One of the interns occupied the desk opposite me, so I sometimes helped him with stories. Like most of the black reporters, his first language was Zulu, not English. Although he had received some journalism training at a local technikon, a two-year trade school, he struggled with organization and sourcing. Reading through a story he was working on one day, I mentioned that one of the quotes he was using repeated information he already had. He proceeded to retype the quote without referring to his notes. When I told him that simply rewording it was not an option, he looked bemused.

The trainee sub-editors exhibited similar habits. As the program coordinator explained to me: In theory, they embraced basic ethical principles of truth telling, fairness, independence and accuracy. In practice, however, the idea that they could not use a direct quote unless they could be sure of its word-for-word accuracy was met with resistance. I noticed that checking for accuracy was generally regarded with suspicion and was seen as tantamount to giving sources permission to change quotes. Journalists’ attitude toward ethics sometimes differed along racial lines. Black journalists were more likely to view community service and social responsibility as ethical priorities.

One black intern I spoke with summarized his ethical priorities this way:

“South African life is unbalanced. You have the rich, and then you have the poor. Black people are starting to make their way up but there’s still a big gap between the rich and the poor and I think my role is to make people aware of what poverty has done to South Africa … and try and improve their lives and always keep the government on their feet so they can speed up development.”

On the other hand, white and colored journalists placed a higher value on maintaining balance and independence. At least these were the findings of a 2002 colloquium, held in response to an inquiry by the South-African Commission on Human Rights into Racism in the Media. The results revealed a significant difference between black and white media practitioners’ views of the role of the media in their fledgling democracy. According to the attendees, white practitioners see press freedom, editorial independence and respect for the law as priorities, whereas black practitioners are more concerned that the media serve the needs of the community.

Given the task of creating their own ethics code, the trainees drew on universal principles but also included points that addressed their country’s current needs as a transitional society faced with the immense problems of soaring crime, 40 percent unemployment and an AIDS epidemic that is expected to cut life expectancy in half by 2010.

One particular point in The Star’s ethics code encouraged reporters “to be positive and constructive but not misleadingly optimistic or bland.” This might have raised eyebrows among American journalists, but South African trainees recognized it as necessary given their country’s grim realities. Most incorporated it in some form or another in their own ethics codes. Several also included points specific to reporting ethically on HIV/AIDS. The social stigma surrounding the disease in South Africa means that reporters must be extremely careful not to publish names or photographs of individuals who are HIV positive without their consent.

While ethical considerations may be specific to certain societies, the conditions that make ethical behavior possible for journalists appear to be ubiquitous. The question of whether the fledgling copy editors will put their ethics training into practice will depend to a large extent on their employers’ commitment to provide work conditions that allow reporters the time and space to consider ethical issues.

From whatever limited glimpse I had gleaned of The Star’s cost-saving measures, reporters employed by Independent Newspapers are not likely to enjoy such luxuries. My impressions were echoed by media commentator Anton Harber, who noted:

“All South-African newspapers have had to tighten their belts, but none have done it with more passion and drive than Independent papers. Insiders say that in the last few years it has become an obsession to cut off the head of anything which shows above the parapet – and editorial resources have suffered most of all.”

» WORK TO BE COMPLETED
In the text on journalism ethics in South Africa, what kind of school is a technikon?

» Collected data
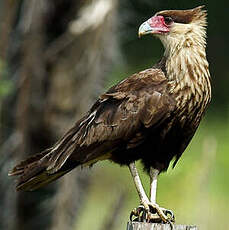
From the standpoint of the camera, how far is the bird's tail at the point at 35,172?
6164mm

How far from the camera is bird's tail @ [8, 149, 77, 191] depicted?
616 cm

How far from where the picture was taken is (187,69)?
6223 millimetres

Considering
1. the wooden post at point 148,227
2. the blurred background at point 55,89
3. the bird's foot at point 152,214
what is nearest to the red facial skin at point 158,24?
the bird's foot at point 152,214

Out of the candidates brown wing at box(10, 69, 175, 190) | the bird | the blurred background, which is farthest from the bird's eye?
the blurred background

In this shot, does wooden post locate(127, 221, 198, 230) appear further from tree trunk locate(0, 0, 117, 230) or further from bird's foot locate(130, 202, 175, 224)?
tree trunk locate(0, 0, 117, 230)

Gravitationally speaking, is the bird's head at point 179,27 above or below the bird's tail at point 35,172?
above

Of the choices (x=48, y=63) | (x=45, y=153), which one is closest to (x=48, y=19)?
(x=48, y=63)

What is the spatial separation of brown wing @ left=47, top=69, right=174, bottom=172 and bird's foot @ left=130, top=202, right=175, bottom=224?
43 cm

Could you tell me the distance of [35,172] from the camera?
615 centimetres

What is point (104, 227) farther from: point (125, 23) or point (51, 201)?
point (125, 23)

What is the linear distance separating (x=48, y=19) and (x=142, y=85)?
3.78m

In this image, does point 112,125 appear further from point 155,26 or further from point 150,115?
point 155,26

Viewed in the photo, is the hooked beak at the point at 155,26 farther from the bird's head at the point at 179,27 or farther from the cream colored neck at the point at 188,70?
the cream colored neck at the point at 188,70

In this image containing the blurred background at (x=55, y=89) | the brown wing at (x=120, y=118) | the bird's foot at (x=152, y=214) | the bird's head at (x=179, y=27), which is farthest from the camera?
the blurred background at (x=55, y=89)
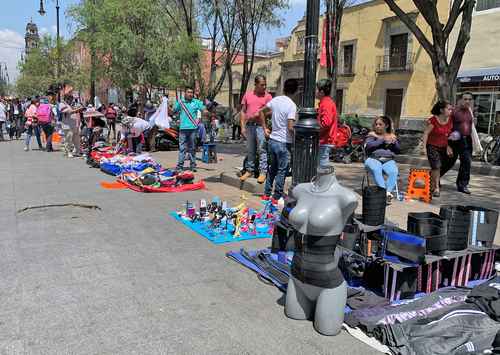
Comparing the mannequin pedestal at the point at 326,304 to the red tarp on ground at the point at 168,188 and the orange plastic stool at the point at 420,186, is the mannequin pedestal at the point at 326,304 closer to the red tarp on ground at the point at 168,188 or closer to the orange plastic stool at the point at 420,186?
the orange plastic stool at the point at 420,186

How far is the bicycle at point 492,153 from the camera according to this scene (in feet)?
39.9

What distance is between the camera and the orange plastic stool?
7.38 m

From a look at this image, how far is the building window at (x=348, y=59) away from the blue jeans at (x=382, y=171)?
70.7 feet

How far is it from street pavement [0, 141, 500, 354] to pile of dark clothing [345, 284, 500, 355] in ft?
0.68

» SOLUTION TO THE EXERCISE
A technikon is a two-year trade school.